Yesterday was Christmas. We spent a lovely day without going anywhere. Well, it would’ve been a much more lovely day if the neighbor’s mom didn’t crash into our rental car. We’ll get it all sorted out in the morning, so I’ll have to let you know how it turns out then.
Anyway, this is the second Christmas that we have spent in the tropics and I hope this is the trend as I plan to move to Hawaii before next winter hits.
We spent the morning having a leisurely breakfast on the porch and then until about 2 pm by the pool. Unfortunately due to the high winds and rain of the past few days the water was really cold — no wonder nobody was swimming in there!
After taking a nap with the baby, I started on dinner — a seared duck breast cooked with a cider cream sauce and mushrooms served with mashed taro root. YUM!
Here’s how you make it:
Score the fat side of the duck breast taking care not to cut the meat. I like to do parallel lines in two directions so as to make diamond shapes in the fat. Season with sea salt and cracked black pepper to taste.
In a large frying pan, sear the duck breast fat side down for about 5-7 minutes until nearly all the fat has been rendered from the skin. Drain of the fat and SAVE IT!* Next, flip the breast over to the meat side and cook for a further 5-7 minutes. Remove to plate and keep warm with the fat side up to keep the meat from drying out. In the pan, add a tablespoon of butter and 8 ounces of quartered button mushrooms. Turn up heat and cook briefly on all sides. Remove to plate with duck on it. Then add the thinly sliced white part of one leek to the frying pan. Cook for one minute, then deglaze the pan with 1 cup of medium dry sparkling apple cider, scraping up any brown bits from the bottom of the frying pan.

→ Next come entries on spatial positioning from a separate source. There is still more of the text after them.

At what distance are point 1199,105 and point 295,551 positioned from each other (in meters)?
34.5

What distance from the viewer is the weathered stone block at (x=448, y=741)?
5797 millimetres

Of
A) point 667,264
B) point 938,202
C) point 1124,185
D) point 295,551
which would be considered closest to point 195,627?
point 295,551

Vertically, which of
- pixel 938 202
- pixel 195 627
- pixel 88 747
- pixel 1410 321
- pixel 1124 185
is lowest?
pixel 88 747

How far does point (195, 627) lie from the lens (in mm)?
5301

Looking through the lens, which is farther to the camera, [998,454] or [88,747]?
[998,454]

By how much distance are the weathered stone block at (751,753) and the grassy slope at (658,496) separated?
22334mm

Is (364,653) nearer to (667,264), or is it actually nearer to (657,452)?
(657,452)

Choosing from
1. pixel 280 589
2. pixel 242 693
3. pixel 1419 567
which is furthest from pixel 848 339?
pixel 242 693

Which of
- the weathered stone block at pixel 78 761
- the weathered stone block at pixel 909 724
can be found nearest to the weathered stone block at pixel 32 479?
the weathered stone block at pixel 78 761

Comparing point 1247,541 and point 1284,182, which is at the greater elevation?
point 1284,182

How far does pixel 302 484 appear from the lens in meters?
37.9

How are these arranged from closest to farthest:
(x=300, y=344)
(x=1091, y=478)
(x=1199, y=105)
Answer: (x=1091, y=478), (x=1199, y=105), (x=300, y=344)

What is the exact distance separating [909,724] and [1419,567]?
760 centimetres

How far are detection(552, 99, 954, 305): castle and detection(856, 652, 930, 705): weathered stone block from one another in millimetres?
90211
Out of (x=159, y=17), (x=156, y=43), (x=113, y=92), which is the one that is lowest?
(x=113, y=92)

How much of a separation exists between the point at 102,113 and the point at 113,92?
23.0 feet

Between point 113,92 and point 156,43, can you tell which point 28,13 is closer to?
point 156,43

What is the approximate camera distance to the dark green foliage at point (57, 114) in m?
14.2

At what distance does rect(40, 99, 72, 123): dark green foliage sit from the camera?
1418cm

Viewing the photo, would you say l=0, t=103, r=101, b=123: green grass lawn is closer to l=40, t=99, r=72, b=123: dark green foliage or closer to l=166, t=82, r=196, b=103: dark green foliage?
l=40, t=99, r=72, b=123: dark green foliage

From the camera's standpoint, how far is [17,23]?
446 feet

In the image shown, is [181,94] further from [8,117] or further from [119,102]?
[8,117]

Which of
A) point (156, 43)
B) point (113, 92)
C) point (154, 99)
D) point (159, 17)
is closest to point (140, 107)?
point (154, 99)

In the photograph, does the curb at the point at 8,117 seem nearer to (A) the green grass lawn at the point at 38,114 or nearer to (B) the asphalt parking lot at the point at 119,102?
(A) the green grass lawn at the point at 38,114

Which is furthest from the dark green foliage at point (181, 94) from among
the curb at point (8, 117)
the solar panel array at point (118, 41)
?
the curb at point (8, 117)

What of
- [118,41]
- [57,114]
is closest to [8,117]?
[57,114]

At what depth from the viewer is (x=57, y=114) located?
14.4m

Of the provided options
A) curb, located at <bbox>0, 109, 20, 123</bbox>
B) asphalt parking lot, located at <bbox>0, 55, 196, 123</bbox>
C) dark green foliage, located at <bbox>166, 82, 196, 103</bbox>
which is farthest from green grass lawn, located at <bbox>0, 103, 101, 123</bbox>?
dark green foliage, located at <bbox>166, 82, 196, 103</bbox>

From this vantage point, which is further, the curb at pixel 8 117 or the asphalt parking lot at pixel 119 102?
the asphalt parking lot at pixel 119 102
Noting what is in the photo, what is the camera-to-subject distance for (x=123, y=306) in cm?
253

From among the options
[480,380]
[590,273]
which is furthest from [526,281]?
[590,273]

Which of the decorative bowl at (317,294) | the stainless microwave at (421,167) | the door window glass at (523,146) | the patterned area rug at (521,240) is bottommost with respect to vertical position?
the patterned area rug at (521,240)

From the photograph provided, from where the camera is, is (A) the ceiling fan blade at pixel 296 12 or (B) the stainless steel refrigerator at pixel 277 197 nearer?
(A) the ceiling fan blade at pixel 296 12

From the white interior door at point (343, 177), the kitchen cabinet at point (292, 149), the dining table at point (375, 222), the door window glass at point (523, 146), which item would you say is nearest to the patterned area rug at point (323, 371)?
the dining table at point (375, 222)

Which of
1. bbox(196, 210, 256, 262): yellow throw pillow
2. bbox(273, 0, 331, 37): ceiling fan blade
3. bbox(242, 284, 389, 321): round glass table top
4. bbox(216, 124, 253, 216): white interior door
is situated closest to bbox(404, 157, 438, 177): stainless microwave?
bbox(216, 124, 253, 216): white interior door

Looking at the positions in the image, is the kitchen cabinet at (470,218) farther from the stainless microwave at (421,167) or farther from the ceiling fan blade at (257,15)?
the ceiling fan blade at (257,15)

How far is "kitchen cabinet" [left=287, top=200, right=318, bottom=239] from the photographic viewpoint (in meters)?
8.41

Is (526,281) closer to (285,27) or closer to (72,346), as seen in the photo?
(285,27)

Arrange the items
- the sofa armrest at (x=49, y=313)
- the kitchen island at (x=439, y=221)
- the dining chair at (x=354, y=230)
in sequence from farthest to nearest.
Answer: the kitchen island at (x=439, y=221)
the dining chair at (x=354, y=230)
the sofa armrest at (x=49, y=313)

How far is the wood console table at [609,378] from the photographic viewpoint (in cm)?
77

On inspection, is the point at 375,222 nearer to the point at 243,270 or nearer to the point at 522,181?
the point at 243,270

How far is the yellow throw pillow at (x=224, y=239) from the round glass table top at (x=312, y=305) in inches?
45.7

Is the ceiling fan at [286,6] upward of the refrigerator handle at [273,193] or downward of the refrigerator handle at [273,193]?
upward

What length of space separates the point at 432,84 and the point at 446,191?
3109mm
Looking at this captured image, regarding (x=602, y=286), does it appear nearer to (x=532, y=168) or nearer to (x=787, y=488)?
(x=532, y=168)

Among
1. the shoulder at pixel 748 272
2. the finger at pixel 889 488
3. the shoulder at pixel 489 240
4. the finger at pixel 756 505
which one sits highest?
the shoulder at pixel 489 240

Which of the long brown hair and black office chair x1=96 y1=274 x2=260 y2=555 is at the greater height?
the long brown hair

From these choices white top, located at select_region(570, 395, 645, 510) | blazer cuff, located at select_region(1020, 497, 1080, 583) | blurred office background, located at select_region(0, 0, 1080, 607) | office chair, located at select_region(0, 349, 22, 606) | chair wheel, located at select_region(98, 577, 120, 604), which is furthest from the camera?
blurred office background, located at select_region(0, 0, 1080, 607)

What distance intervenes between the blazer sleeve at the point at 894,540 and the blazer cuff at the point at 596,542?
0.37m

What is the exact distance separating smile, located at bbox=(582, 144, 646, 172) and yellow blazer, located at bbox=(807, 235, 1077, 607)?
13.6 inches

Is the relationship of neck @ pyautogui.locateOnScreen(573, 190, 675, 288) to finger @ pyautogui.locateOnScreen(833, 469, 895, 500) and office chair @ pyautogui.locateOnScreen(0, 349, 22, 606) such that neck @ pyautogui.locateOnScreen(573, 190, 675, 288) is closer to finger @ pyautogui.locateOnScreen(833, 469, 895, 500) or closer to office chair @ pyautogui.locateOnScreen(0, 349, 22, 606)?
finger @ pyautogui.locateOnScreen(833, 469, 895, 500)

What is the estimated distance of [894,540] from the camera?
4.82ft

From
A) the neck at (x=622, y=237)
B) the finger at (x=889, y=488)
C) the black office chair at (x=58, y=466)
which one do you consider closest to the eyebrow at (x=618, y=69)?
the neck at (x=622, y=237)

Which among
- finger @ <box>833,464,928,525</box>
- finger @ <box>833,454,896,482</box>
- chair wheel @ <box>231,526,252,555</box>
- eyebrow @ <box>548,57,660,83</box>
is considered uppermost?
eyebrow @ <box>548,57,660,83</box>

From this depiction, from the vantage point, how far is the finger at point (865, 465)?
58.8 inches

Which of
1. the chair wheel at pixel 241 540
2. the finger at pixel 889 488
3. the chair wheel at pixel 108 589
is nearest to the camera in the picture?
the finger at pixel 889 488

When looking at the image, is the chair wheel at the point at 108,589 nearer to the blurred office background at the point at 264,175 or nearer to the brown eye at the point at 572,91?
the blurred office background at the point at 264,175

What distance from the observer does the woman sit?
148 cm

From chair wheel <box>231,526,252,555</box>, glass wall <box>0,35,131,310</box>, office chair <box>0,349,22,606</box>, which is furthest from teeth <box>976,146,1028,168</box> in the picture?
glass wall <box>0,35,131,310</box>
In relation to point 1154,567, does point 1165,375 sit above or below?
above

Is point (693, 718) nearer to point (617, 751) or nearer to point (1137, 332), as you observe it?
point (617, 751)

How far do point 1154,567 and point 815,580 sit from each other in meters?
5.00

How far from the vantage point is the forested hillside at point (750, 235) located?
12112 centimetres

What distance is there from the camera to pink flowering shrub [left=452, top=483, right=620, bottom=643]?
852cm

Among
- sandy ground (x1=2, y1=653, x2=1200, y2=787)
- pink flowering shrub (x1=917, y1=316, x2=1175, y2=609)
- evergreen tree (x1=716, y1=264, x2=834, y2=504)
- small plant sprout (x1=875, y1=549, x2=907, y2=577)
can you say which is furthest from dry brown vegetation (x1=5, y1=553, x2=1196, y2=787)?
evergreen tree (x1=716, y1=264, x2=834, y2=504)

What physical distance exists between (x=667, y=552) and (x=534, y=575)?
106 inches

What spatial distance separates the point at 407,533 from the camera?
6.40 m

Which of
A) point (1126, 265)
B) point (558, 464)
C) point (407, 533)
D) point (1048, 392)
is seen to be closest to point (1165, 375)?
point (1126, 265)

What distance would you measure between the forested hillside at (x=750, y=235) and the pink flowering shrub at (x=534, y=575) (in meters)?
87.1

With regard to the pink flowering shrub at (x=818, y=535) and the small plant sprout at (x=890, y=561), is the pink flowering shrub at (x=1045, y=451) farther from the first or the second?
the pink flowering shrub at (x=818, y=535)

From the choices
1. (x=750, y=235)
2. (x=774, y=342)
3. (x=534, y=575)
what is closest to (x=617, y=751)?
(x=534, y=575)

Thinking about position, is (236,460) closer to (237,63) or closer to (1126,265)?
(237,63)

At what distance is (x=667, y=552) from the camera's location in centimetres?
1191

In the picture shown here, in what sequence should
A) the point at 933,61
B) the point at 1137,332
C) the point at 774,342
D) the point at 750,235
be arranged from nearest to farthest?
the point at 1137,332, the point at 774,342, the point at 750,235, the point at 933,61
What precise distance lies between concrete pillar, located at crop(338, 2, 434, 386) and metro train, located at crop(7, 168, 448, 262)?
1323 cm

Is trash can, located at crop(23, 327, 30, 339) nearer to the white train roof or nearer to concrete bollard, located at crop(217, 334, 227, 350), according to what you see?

Allow sauce to reduce by half then add 1/2 cup heavy cream or crème fraîche to pan. Continue to reduce stirring occasionally until sauce coats the back of a spoon.
Return duck and mushrooms to pan. Coat them with sauce and adjust seasoning. Serve hot and enjoy!
*This will taste delicious in sauteed potatoes, stir fries, fried eggs or anywhere where people are normally told to use vegetable oil. There are a few distinct differences however. First, like lard, duck fat creates a natural non-stick surface in your pan. Second, it is light just like lard so it help you burn fat and will nourish your cells. In fact, poultry fat is a powerful immune system booster! Third, just like lard (again) it does not absorb into foods easily so you will use considerably less of it than you would of any vegetable oils. So if you insist on calorie counting, then use animal fats in cooking, not rancid vegetable oils!